ACTIVITY LIST
**a.** Render this sentence from the Lua interview below into Spanish: "My first contact with programming was in an introductory course in computer science, in 1978."
**b.** Pick up the interview about Lua below and carry it on from its final sentence.

EXERCISE PASSAGE

The disclosure came from Edward Snowden, the former agency worker at the US National Security Agency who suggested data, sounds and vision can be gleaned through mapping, gaming and social networking.

The programming language, now the industry-standard for gaming and used in a vast range of applications from embedded devices to smartphones to desktop computers, is Lua. It is certainly not something its principal architect Roberto Ierusalimschy foresaw as a danger.

Roberto is an Associate Professor in the Pontifical Catholic University of Rio de Janeiro’s Informatics Department where he undertakes research on programming languages, with particular focus on scripting and domain specific languages.

RM:
How did you get into programming? Who or what inspired you?
RI:
It was a long road. My first contact with programming was in an introductory course in computer science, in 1978. The course was taught in WATFIV (a variation of FORTRAN), and we used punched cards to do our assignments.

RECORDED DATA
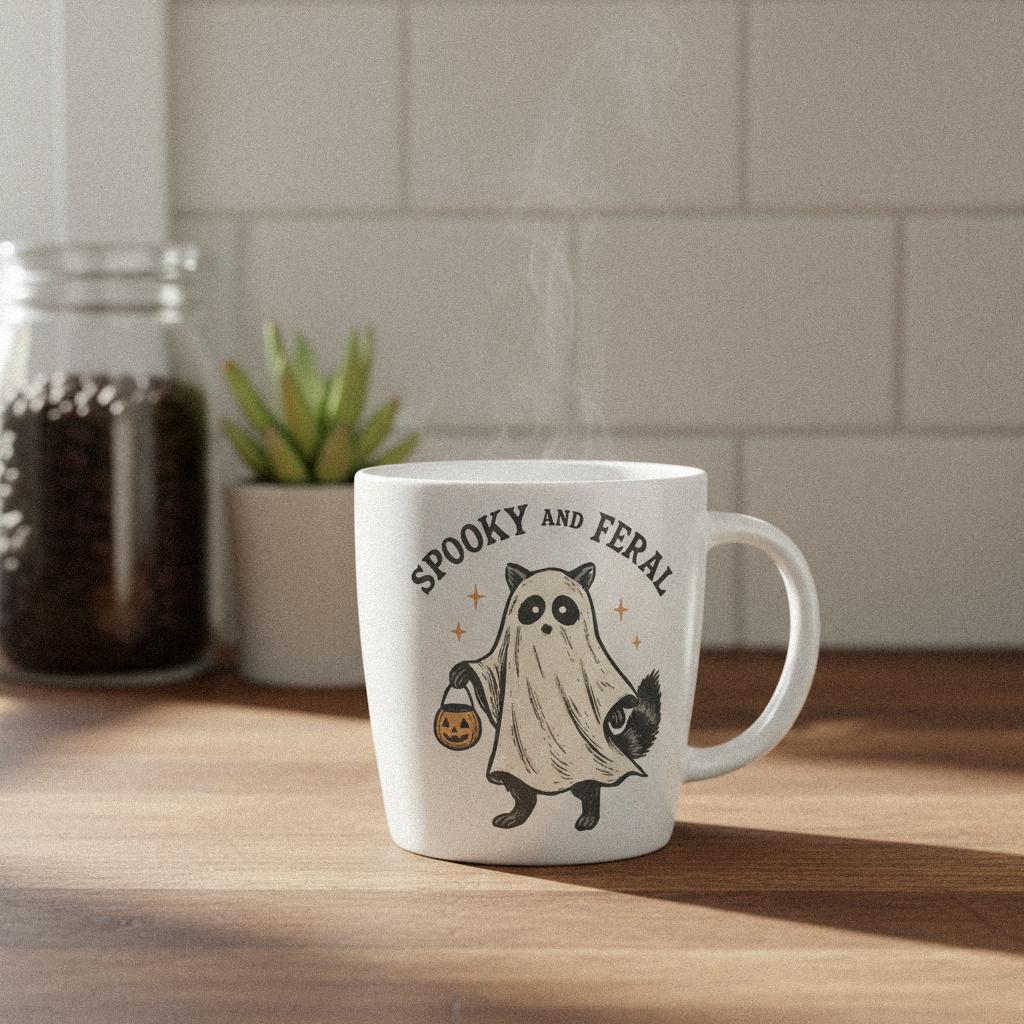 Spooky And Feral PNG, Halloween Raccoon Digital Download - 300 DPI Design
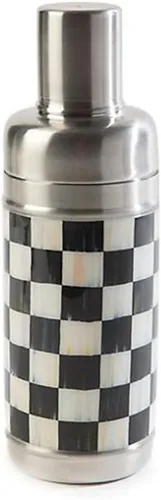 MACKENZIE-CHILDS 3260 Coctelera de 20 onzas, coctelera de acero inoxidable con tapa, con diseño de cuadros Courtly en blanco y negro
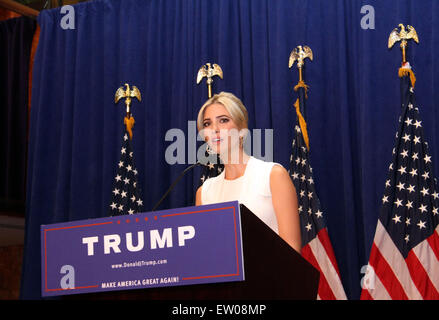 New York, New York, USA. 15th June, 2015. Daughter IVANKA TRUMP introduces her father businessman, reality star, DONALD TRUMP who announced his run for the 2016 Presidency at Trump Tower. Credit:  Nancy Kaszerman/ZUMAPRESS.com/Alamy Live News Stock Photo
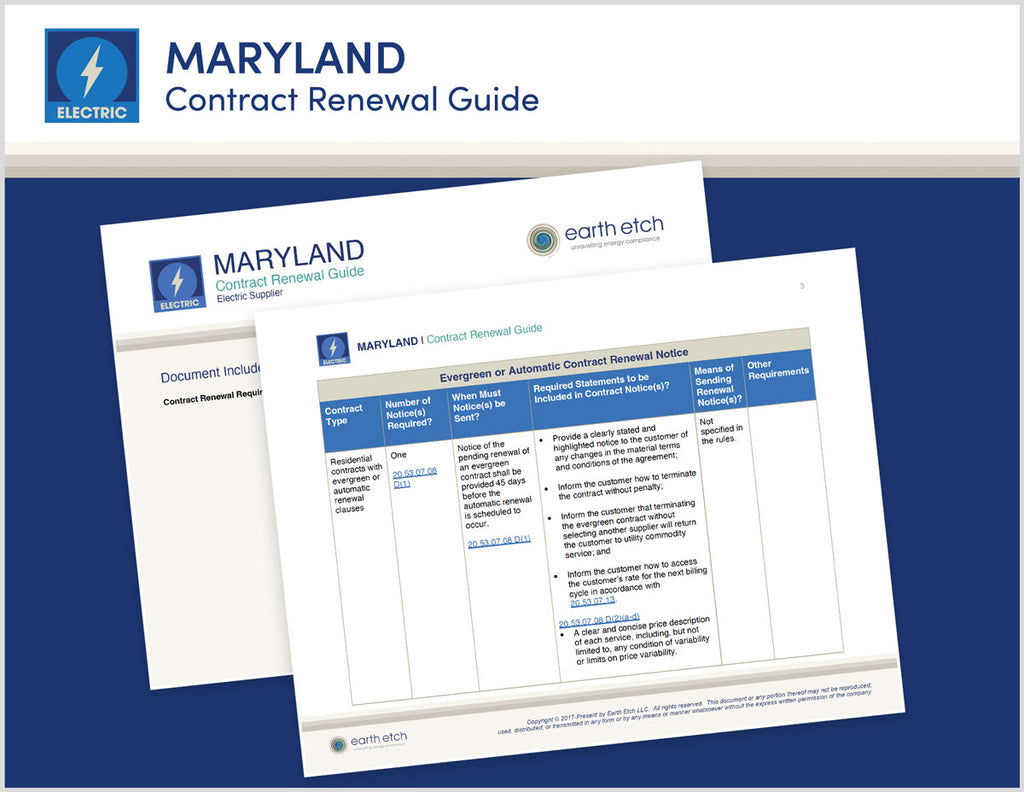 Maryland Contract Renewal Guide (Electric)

ANSWERS BY ITEM
**a.** Mi primer contacto con la programación fue en un curso introductorio de ciencias de la computación, en 1978.

**b.**
One year later, a friend of mine brought a Z80 box from Europe (there were very few microcomputers in Brazil at that time) and we started to program it.

That was in machine language: C3 for a jump, etc. After that, I read a book about Lisp 1.5 and I did two more advanced courses in computing; one on data structures and the other on computer organization.

I graduated in Electrical Engineering, and my first job after graduating was to write some statistical packages for the Brazilian Navy, in Fortran IV. At that time, I still did not think myself as a programmer.

For my master’s degree, I developed some hardware for a local-area network, and wrote its firmware. That was very low-level programming, in the border between software and hardware: each instruction was 40-bit wide, with each bit connected to some wire (such as a read/write bit). I also wrote some tools to help the development, in particular an assembler to code the firmware. Then was when I got a deeper interest in programming in general and in software tools in particular.

RM:
What was the rationale behind the name and why create the language? Did it start out as an academic language as so many do?
RI:
Before Lua, I had created a language that I called SOL, which stands for “Simple Object Language” but also means “Sun” in Portuguese. That language was replaced by Lua which was still nameless at that time. As we perceived Lua to be smaller than Sol, a friend suggested Lua, which means moon in Portuguese.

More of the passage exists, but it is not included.